Alien Nation Review: The Far Right Leans Into The Bell Curve
Mark Taub on the row over America's latest anti-immigration zealot
By Mark Taub
The Guardian (London)
May 5, 1995
WHEN RICHARD Herrnstein and Charles Murray's
The Bell Curve was published in the United
States last fall, it rocked the country's political
landscape like an earthquake. Race relations have soured
in recent years, and the last thing the country needed
was a book arguing that socio-economic differences
between blacks and whites can be explained by different
levels of intelligence.
One of the most fervent Bell Curve supporters
was Peter Brimelow, a British -born senior editor at
Forbes and the National Review (America's
equivalent of the Spectator). In a three-page
Forbes article, he argued that US state schools should
stop spending so much money on "dumb" (read black) kids,
and rather invest in their bright (white) counterparts.
Now, Brimelow is stirring up a Bell Curve-size
scandal of his own, with Alien Nation: Common Sense
About America's Immigration Disaster (Random House, 327
pages, $ 24). The book is readily summarised:
Brimelow proposes to abolish the Immigration Act of 1965
and return to racial selection favouring whites.
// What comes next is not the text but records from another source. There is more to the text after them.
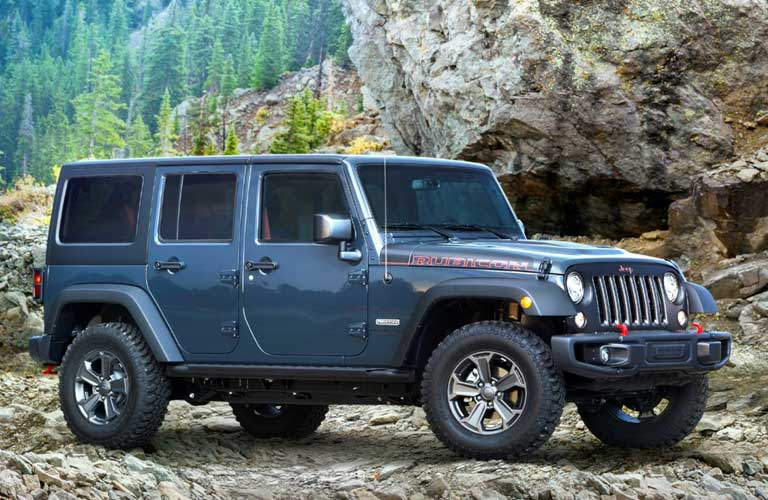 Jeep Wrangler Unlimited parked on rocks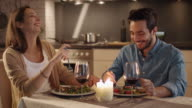 Beautiful Couple Having Candlelight Dinner in the Kitchen. They Eat, Drink and Talk. Both are in Good Mood and Smile a lot. Slow Motion. video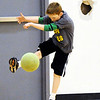 Globe/T. Rob Brown<br /> Nich Taylor kicks the ball during a game of speedball Thursday morning, March 8, 2012, during physical education class at Joplin East Middle School. Students have physical science in a temporary gymnasium.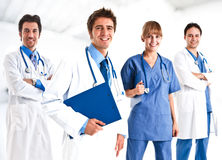 Medical team. Portrait of a smiling doctor and his team Stock Images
Immigration, particularly illegal immigration, is a
key issue in California, Florida and Texas—crucial
states in the 1996 presidential election. Yet though
most Americans have strong opinions on this subject,
Alien Nation is devoid of first-hand reporting.
Rather, Brimelow relies almost exclusively on
statistics, which he twists and tortures until they seem
to fit his arguments.
For example, he argues that while the population of
most developed countries is stable, immigration leads to
the crowding of America. If current levels of
immigration (7.3 million from 1981-90) are sustained, he
warns, the United States will have a population of 391
million by 2050 (up from about 250 million today). Of
course, he fails to mention that even if this scenario
comes true, America's population density will still be
less than one -fifth of the United Kingdom's today.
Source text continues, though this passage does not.